@JUDGMENTTAG-ORDER
Ashutosh Mohunta, J.@mdashThe Revenue has filed this appeal impugning the order (Annexure P-3) dated 14-11-2007 [2008 (224) E.L.T.
73(Tri.-Del.)], passed by the Customs, Excise and Service Tax Tribunal, New Delhi (for short ''the Tribunal'') vide which the penalty imposed
upon the respondents was set aside and it was held that there was no clandestine removal of any input which was being used by the respondents in
manufacturing of their product.
2. The respondents are engaged in manufacture of footwear, P.U. Sole etc. which are classifiable under CETH 6401.02 of the Central Excise
Tariff Act, 1985. On 18-2-2003, the Central Excise Officers visited the factory premises of the respondents and verified the stocks of inputs. It
was found that there was shortage of inputs, namely, cyclohaxamine and PVC compound. Accordingly, a show cause notice was served upon the
respondents to which they replied. The Assistant Commissioner, Central Excise vide his order dated 24-3-2004, confirmed the demand of Central
Excise amounting to Rs. 2,39,713/- and also imposed penalty equivalent to the amount of duty. The respondents had duly paid the duty even
before issuance of show cause notice and had admitted their liability to pay the duty, but challenged the penalty imposed on them before the
Commissioner, Central Excise. The Commissioner vide his order (Annexure P-2) dated 30-9-2005, maintained the penalty as imposed by the
Assistant Commissioner, however, he also imposed a penalty of Rs. 30,000/- for violation of Rule 13 of the Cenvat Credit Rules, 2002.
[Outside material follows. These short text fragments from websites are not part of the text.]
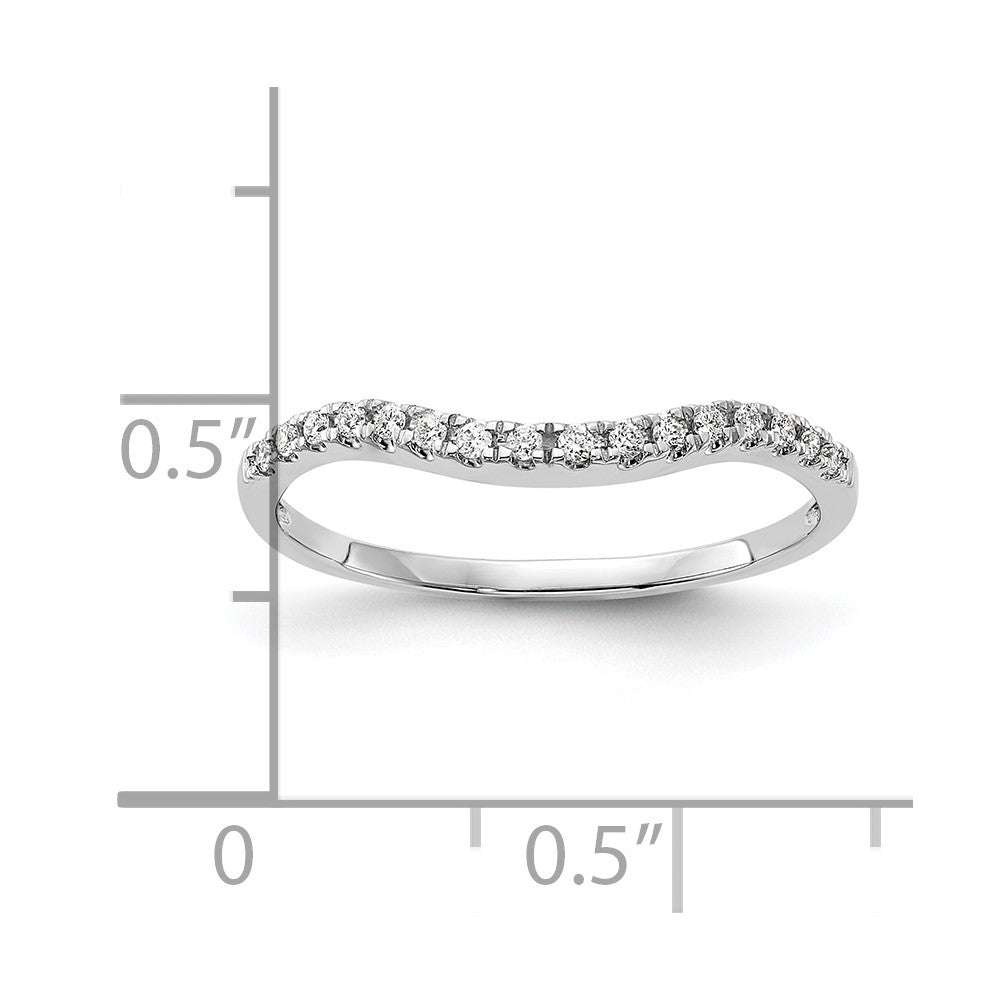 14K White Gold Real Diamond Band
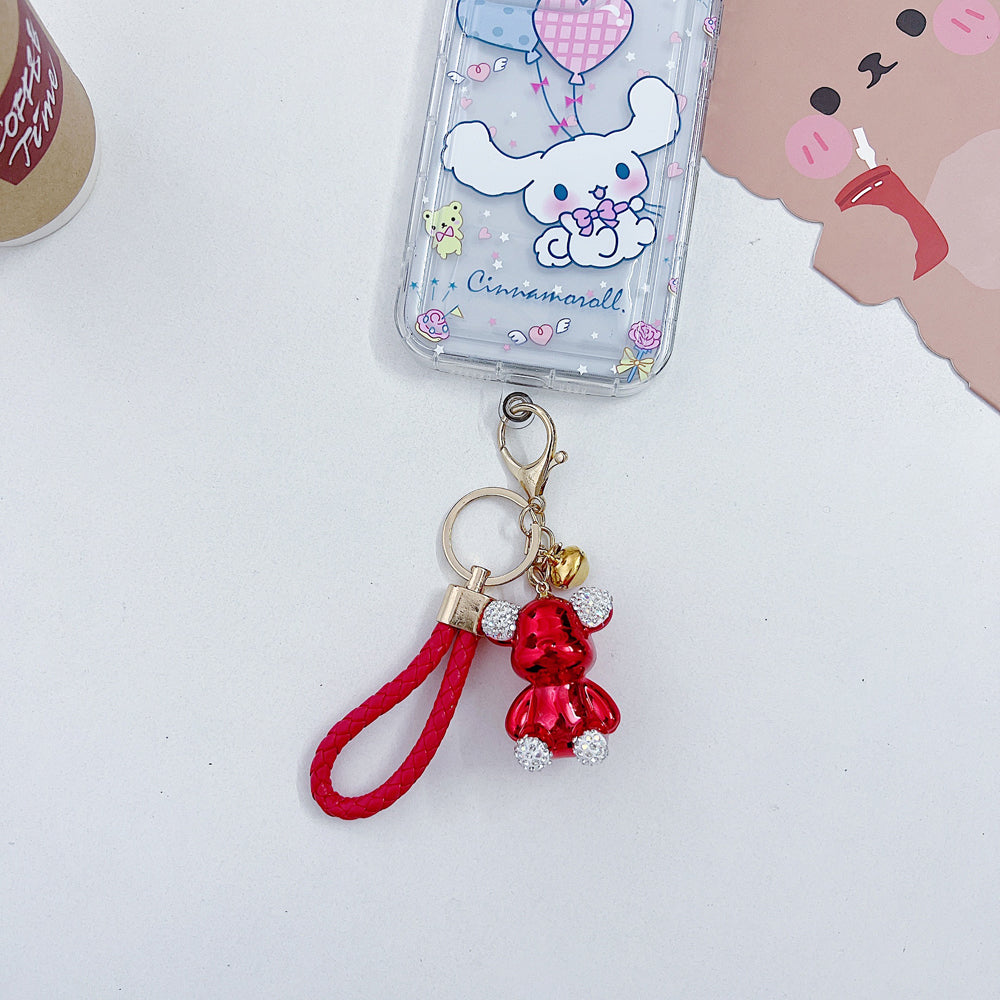 Cute Electroplated Bear Woven Leather Rope Keychain | Phone Charm | Handbag Charm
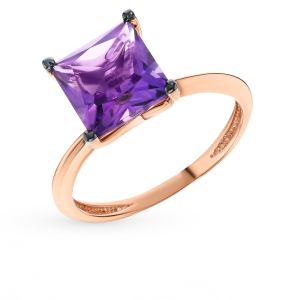 золотое кольцо с аметистом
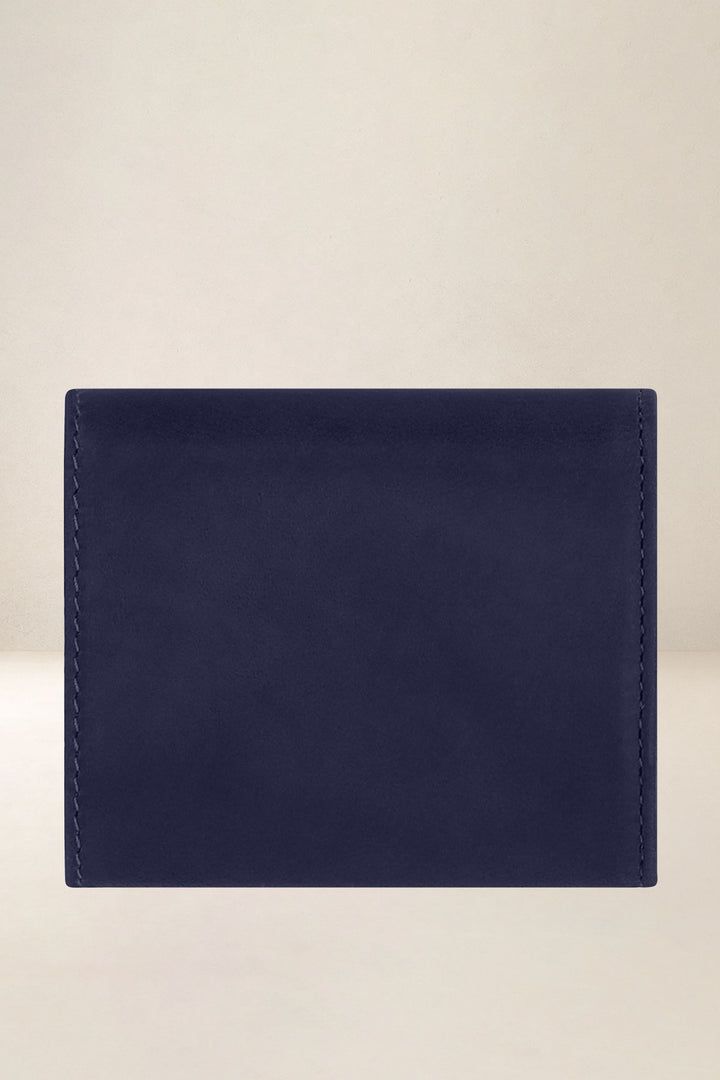 Porte-monnaie en cuir pleine fleur MINOTAURE coloris marine, vue de dos – Ateliers Fourès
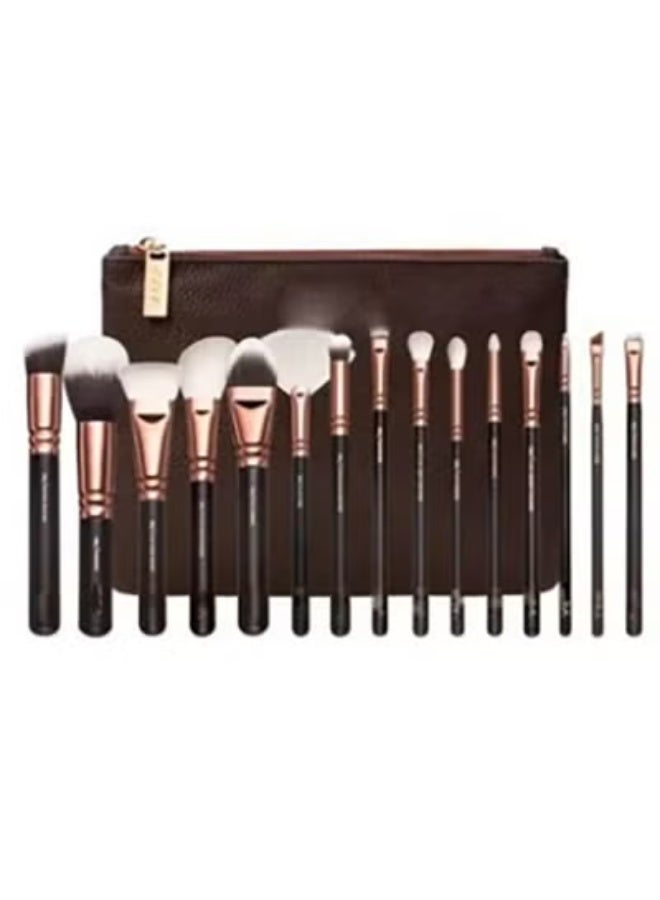 Bukela 15-Piece Vol. 1 Face And Eye Makeup Brush Set Brown/Rose Gold/Black - Image 5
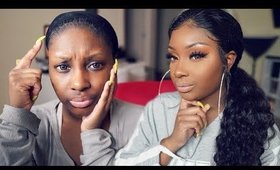 How to put Full Lace Wig in Ponytail WITHOUT Tape/Glue! | Makeupd0ll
3. The respondents challenged the aforementioned order before the Tribunal, who vide the impugned order (Annexure P-3) set aside the penalty
and held that there was no intention on part of the respondents to clandestinely remove the inputs of cyclohaxamine and PVC compound.
4. Counsel for the appellant has submitted that as per physical verification conducted by the officials of the Excise Department, there was a
shortfall in the inputs of cyclohaxamine and PVC compound. The respondents have explained the shortage by submitting that as far as
cyclohaxamine is concerned, the same has evaporation tendency and due to evaporation process, a reasonable loss of 5.93% of this material
occurred. He further submits that as far as PVC compound is concerned, there was negligible shortfall in the inputs of 0.18% only and hence it
cannot be said that there was any intention on part of the respondents to evade the payment of duty on the aforementioned inputs.
5. This Court while admitting the appeal had framed the following question of law:
Whether the Custom, Excise and Service Tax Appellate Tribunal, New Delhi is correct in law for setting aside the imposition of penalty equivalent
to the amount of duty imposed under Rule 25 of the Cenvat Credit Rules, 2002 read with Section 11AC?
6. A perusal of the impugned order passed by the Tribunal shows that clearance of duty paid inputs under Rule 4 was on record and therefore,
there was no intention on part of the respondents to evade payment of duty and hence there was no reason to impose penalty. This Court in
Commissioner of Central Excise, Ludhiana v. FAS Kusum Ispat (P.) Ltd. reported as 2009 (240) E.L.T. 13 (P & H) has held that in a case
where there is a shortage of inputs, however, there is no mens rea or intention to evade duty and further no clandestine removal of inputs, then
there is no question of imposition of any penalty. In the present case, we find that one of the inputs being used by the respondents, i.e.
cyclohaxamine was subject to evaporation process and hence there could have been a shortfall of this input on account of evaporation and
therefore, the respondents cannot be held liable for any imposition of penalty, specially, when they have already paid the duty even prior to the
issuance of show cause notice. As far as shortage of PVC compound is concerned, we find that there is a marginal shortfall of 0.18%, which is too
negligible to term it as an intention on part of the respondents to evade duty. Hence, we hold that CESTAT has correctly set aside the penalty
equivalent to the amount of duty imposed under Rule 25 of the Cenvat Credit Rules, 2002 read with Section 11AC.
7. Resultantly, we are of the considered opinion that there was no clandestine removal of the inputs. Accordingly, we find no infirmity in the order
passed by the Tribunal and the appeal filed by the Revenue is dismissed.